WFAA shut down its analog signal, over VHF channel 8, at 12:03 p.m. on June 12, 2009, as part of the federally mandated transition from analog to digital television. The station's digital signal relocated from VHF channel 9 to channel 8. Immediately before WFAA ceased transmission of its analog signal, the station aired a retrospective of its history that was narrated by chief meteorologist Pete Delkus, which was followed by a video of the sign-off that the station had aired at the conclusion of its broadcast day during the 1970s.

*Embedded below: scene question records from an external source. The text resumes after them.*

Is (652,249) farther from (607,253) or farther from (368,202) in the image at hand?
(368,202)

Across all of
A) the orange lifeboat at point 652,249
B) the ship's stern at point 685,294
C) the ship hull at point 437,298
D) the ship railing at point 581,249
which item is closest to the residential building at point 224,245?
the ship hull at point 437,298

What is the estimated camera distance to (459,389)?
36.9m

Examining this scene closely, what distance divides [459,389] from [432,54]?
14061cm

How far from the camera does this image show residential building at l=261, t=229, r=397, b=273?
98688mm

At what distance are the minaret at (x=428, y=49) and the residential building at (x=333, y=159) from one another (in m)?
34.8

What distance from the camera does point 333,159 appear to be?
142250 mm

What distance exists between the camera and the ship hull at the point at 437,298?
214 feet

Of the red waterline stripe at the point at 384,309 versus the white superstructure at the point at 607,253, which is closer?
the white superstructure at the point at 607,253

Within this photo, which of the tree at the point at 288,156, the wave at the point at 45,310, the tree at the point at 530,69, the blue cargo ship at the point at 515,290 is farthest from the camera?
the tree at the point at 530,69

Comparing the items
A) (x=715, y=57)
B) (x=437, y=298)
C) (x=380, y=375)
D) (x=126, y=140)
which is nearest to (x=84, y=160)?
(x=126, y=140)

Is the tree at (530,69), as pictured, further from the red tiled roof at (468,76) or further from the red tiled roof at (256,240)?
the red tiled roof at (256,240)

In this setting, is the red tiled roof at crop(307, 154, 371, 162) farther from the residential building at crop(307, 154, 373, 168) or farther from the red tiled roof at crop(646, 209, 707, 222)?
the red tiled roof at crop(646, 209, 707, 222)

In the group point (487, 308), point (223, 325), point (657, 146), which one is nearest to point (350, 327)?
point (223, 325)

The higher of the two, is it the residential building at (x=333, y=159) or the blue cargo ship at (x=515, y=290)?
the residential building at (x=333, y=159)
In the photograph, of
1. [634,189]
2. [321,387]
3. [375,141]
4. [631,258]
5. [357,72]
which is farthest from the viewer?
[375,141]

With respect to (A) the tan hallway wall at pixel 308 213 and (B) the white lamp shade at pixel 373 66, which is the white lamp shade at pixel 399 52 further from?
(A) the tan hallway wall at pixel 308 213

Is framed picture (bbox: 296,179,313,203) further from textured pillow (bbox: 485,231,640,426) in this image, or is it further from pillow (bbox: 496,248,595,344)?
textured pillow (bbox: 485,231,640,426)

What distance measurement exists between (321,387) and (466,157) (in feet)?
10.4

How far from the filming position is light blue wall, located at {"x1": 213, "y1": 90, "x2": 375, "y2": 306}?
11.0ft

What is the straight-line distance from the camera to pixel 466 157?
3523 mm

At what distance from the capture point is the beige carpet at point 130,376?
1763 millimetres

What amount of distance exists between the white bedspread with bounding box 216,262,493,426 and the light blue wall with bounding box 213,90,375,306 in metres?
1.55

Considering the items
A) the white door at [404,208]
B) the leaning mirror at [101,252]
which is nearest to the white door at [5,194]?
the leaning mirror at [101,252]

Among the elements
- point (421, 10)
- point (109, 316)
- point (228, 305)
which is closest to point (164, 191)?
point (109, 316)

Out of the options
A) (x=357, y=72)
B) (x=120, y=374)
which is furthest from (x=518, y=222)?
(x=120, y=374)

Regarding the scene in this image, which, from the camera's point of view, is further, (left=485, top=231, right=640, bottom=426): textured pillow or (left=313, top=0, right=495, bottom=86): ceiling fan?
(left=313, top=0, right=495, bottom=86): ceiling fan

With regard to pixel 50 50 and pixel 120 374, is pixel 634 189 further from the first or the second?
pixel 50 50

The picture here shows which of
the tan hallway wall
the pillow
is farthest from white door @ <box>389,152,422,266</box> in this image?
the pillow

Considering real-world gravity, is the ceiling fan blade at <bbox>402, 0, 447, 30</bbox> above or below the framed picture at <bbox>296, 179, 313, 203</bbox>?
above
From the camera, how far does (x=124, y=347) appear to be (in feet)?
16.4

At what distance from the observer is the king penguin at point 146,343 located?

On December 23, 2009, WFAA filed an application to the FCC to obtain permission to increase its transmitter's effective radiated power (ERP) from 45 kW through an omni-directional antenna to 55 kW, through the installation of a directional antenna. The reasoning behind its proposal for the power increase was due to difficulties experienced by some viewers in portions of the Dallas–Fort Worth market who tried to maintain adequate over-the-air reception of the channel 8 digital signal.